Articles of the series
The good news is that you can actually use flowtables in combination with IPsec. However, the gain of throughput you can achieve by doing that is limited. Flowtables can only accelerate forwarded traffic. On a VPN gateway like the one I'll describe here, this does not accelerate the encryption or decryption path. Received encrypted packets, which are about to be decrypted, travel on the local input path. Forwarded packets, before being sent out on the network, are encrypted and then inserted into the local output path. All flowtables can achieve here is to accelerate packets on the forward path, which either just have been decrypted or are about to be encrypted. However, using flowtables in this scenario still will increase your throughput by some degree, e.g. in case you got complex Nftables rulesets, which decrease your throughput on the slowpath and which thereby can be bypassed by the flowtables fastpath. Of course you need to take care that this bypassing still fits with your packet filtering intentions. Even with flowtables, the initial packets of each new connection will still travel on the slowpath. That might possibly be sufficient for your packet filtering use case. This article heavily builds upon knowledge which I covered in several of my other articles. I highly recommend that you take a look at those:
I re-use the very-same site-to-site VPN gateway topology described in the mentioned VPN article
as basis for explanation of the packet flow here; see Figure 1.
This way you can compare in detail, how the packet flow differs when using flowtables
compared to when not using that feature. The very same IPsec, routing and Nftables configuration
also applies here.
All what needs to be done to activate flowtables on gateway
r1 within this setup,
is to create a flowtable and and an offload action rule in a chain in the Netfilter
forward hook. The ruleset in Figure 2 does that. Simply add it to the
existing Nftables ruleset1).
To explore the packet flow through
r1 in this setup, I created a simple
TCP connection (actually an HTTP connection) between
h1 being client and
h2 being server. I recorded a PCAP trace on
used a NULL cipher in the IPsec setup, so that all protocol headers (also
the ones which else would be encrypted) could be fully observed by Wireshark.

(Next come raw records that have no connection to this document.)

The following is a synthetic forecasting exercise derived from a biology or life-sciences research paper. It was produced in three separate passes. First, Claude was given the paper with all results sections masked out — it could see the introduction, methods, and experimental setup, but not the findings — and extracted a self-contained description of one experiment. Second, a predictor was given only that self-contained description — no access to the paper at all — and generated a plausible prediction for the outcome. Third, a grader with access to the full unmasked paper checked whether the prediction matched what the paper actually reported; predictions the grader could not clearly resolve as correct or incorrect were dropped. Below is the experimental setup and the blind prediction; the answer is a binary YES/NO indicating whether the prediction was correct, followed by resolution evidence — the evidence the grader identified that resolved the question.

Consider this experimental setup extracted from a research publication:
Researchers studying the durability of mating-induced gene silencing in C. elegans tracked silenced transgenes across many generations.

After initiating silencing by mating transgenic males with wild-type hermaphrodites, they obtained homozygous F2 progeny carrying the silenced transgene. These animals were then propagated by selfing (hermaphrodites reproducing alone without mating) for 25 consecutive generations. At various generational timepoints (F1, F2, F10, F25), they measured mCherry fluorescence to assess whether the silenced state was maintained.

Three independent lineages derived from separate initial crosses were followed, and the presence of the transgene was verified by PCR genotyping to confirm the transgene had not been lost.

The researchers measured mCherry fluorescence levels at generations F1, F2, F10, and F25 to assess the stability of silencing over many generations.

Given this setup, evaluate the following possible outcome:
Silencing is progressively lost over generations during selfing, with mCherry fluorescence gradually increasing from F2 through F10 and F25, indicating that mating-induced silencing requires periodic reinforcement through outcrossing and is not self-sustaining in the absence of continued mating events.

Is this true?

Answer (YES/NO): NO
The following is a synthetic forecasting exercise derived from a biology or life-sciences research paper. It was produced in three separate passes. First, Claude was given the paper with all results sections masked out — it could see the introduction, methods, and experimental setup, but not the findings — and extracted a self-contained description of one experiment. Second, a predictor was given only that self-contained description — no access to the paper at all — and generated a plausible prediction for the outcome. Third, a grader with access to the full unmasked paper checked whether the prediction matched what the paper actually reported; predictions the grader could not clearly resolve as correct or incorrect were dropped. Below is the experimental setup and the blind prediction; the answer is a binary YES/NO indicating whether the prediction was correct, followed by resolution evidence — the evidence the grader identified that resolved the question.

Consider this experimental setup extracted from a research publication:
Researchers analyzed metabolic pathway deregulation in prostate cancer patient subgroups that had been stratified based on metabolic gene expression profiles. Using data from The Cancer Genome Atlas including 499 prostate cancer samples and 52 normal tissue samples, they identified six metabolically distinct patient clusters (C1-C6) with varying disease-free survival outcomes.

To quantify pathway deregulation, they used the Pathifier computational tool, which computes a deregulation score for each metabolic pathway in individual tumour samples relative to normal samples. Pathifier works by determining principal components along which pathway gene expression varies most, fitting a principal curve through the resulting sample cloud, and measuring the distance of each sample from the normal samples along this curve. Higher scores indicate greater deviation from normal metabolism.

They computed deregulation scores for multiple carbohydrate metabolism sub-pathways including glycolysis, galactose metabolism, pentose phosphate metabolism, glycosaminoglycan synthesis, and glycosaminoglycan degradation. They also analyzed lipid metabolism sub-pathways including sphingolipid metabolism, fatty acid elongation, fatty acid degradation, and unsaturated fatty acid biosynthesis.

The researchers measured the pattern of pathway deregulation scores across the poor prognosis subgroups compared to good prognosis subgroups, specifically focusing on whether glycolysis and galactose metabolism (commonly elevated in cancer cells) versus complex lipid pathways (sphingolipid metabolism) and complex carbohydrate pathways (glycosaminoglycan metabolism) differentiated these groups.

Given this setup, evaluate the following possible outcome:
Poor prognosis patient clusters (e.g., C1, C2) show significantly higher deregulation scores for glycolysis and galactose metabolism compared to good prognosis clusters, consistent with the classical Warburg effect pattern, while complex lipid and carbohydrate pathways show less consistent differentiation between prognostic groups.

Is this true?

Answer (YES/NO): NO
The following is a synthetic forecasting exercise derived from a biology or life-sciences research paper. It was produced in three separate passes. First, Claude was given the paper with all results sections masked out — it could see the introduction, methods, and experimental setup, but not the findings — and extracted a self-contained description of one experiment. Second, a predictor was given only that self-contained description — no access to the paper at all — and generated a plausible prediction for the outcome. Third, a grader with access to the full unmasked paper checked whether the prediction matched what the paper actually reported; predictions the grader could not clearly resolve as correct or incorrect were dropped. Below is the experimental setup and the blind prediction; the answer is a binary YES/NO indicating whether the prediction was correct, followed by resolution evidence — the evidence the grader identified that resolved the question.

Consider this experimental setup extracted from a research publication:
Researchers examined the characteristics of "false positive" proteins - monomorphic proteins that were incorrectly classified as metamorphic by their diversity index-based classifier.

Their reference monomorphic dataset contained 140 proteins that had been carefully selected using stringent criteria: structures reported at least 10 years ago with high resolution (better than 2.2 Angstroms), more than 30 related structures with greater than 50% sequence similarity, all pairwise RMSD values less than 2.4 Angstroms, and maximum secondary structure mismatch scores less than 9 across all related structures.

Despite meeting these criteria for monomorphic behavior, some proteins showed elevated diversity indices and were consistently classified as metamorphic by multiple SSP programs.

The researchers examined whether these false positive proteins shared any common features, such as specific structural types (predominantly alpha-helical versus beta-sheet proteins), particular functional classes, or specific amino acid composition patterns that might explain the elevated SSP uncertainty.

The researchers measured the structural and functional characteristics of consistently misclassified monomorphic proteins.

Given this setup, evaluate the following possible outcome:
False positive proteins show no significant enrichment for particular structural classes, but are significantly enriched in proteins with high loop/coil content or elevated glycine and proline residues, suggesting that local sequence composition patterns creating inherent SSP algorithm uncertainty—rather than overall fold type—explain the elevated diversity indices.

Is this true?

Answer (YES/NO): NO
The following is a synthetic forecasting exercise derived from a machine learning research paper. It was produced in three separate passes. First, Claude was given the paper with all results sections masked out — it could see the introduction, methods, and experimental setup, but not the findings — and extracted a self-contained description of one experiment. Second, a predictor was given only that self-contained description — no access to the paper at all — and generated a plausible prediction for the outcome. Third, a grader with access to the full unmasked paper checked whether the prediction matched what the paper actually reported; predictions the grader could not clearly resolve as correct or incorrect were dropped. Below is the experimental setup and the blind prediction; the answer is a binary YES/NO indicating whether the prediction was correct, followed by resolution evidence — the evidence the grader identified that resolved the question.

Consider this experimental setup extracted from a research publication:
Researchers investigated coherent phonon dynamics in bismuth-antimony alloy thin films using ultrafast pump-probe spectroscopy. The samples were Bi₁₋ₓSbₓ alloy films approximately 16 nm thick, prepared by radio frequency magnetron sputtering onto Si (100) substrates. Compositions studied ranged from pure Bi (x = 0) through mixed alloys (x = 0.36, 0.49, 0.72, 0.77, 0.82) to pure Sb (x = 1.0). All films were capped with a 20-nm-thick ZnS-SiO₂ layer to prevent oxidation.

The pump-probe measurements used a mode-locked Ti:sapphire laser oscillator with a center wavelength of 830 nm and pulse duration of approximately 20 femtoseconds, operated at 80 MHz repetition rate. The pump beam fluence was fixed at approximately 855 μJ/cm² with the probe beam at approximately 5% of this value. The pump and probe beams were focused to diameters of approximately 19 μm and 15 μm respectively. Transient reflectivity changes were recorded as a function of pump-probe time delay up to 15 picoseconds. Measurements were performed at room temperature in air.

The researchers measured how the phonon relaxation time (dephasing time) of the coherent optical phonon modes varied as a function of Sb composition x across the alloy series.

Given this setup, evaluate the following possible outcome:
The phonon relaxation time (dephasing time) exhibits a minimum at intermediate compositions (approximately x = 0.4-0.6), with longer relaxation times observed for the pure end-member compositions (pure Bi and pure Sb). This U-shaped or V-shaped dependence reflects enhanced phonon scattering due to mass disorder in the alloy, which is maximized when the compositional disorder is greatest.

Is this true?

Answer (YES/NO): NO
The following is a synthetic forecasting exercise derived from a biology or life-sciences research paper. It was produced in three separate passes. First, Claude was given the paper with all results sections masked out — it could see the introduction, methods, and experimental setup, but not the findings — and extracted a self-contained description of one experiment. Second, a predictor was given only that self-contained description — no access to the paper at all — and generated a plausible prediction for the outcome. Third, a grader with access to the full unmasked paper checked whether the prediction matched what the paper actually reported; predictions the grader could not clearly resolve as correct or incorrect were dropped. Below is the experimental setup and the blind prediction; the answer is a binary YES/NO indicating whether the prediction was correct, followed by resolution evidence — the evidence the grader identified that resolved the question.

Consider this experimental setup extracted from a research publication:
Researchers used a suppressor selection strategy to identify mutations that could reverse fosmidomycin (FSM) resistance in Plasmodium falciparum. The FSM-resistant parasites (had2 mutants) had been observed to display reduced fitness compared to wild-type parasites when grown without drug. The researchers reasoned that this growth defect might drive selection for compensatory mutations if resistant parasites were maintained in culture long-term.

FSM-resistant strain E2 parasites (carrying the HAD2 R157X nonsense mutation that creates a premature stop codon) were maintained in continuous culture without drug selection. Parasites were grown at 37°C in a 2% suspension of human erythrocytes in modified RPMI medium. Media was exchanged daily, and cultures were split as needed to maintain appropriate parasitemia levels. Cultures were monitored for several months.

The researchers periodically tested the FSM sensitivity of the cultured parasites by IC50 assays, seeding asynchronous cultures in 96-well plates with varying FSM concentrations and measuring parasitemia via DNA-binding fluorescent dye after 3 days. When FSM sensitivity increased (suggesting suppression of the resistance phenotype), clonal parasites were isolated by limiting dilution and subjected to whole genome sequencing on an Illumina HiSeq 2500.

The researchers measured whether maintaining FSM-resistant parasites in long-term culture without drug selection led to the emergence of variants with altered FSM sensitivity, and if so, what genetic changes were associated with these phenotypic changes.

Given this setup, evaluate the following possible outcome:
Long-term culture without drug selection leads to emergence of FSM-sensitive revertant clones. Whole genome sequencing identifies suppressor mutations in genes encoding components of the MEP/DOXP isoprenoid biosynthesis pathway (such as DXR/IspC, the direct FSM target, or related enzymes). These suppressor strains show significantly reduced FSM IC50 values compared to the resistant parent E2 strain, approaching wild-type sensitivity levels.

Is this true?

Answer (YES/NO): NO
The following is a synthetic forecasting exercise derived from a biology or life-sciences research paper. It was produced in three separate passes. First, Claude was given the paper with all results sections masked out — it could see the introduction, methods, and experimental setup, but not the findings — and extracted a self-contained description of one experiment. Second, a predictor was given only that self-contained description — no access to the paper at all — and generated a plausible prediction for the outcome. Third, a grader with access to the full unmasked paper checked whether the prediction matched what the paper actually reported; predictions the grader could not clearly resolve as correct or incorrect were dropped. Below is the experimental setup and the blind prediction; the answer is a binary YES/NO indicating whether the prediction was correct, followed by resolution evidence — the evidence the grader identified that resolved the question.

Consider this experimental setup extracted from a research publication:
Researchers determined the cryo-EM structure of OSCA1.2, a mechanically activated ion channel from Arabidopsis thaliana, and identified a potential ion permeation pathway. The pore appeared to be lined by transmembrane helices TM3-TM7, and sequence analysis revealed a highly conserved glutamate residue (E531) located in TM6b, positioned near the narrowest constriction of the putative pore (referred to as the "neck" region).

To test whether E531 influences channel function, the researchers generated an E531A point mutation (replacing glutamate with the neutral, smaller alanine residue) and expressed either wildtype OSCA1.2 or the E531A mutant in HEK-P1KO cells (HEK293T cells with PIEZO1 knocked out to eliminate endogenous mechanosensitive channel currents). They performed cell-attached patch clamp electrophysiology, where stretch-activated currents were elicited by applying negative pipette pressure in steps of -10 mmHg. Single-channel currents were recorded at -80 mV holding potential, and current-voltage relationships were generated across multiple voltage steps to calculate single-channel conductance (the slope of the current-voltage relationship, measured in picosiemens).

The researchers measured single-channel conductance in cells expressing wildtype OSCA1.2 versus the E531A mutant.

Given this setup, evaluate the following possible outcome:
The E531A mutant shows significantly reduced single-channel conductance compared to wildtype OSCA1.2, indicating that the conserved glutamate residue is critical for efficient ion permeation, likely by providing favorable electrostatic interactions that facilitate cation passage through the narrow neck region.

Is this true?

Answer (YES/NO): YES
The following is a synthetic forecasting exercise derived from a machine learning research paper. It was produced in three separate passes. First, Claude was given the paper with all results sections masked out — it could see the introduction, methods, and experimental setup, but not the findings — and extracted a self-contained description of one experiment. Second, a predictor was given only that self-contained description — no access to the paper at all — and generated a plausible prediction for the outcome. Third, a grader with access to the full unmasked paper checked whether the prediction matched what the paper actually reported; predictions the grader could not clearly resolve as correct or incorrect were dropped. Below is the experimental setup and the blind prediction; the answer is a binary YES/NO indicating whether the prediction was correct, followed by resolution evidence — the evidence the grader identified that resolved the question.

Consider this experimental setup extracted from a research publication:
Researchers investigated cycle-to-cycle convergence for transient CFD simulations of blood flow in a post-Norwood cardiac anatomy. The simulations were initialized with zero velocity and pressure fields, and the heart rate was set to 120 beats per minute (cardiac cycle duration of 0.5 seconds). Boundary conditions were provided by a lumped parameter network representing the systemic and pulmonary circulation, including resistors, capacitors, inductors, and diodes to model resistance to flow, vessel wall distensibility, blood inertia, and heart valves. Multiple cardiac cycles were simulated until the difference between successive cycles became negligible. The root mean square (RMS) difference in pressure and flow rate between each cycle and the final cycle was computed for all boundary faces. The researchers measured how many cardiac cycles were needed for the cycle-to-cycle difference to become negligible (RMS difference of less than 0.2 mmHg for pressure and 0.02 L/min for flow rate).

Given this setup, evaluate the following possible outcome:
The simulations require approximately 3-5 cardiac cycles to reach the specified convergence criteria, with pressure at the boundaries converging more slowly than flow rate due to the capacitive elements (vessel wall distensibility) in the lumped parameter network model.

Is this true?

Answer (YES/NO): NO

Additionally, I created an ftrace record on
r1 to follow the packet
flow, function call by function call. Ftrace creates a huge amount of
output, but I did cut out all irrelevant parts and left only the function
graph traces of the packet traversal.
- pcap on
- ftrace on
This TCP connection consists of 10 packets in total. Packets 1 till 4 travel
on the slowpath. Packets 1, 2, 3 together are the TCP 3-way handshake and
packet 4 is the first packet carrying payload data. Here it is not packet 2
which triggers the offload action in the forward chain, like it was the
case in the previous flowtables article. It is actually packet 3 here which
triggers the offload. That difference is caused by IPsec, and I'll
explain it below. Packets 5, 6, 7, and 8 travel on the flowtables fastpath.
The final two packets, 9 and 10, travel on the slowpath. This is
because packet 9 carries the TCP
FIN flag, which triggers
teardown of the flowtable entry.
But wait a minute… if packet 3 triggers the offload action, why does packet 4 still travel on the slowpath? All packets following packet 3 should travel on the fastpath, right? In general, that indeed is true. The reason this does not happen here is quite special and has not much to do with flowtables or with IPsec. This is why I describe it separately here. Packet 4 would indeed travel on the fastpath, if the circumstances where just slightly different. The situation in this example TCP connection here is, that packets 3 and 4 travel in the same flow direction (from h1 to h2) and are sent out nearly simultaneously by h1. It is common that received packets are handled not one by one but list-based on OSI layer 3. That is done by function ip_list_rcv()2), and that is the case on r1 for those packets. As a consequence, by the time the offload action is triggered by packet 3, both packets 3 and 4 are already travelling on the slowpath and both already have traversed the Netfilter Ingress hook. This is why packet 4 still travels on the slowpath.
Let's take a look at one of the packets of the described TCP connection,
which is sent from
h2 and traverses the kernel network stack
r1, being accelerated by flowtables and
encrypted+encapsulated by IPsec. Figure 3 illustrates this packet
traversal. As you can see, the flowtables fastpath accelerates the traffic by bypassing steps 5…9,
but the actual IPsec encapsulate+encrypt step and all following steps after that stay the same.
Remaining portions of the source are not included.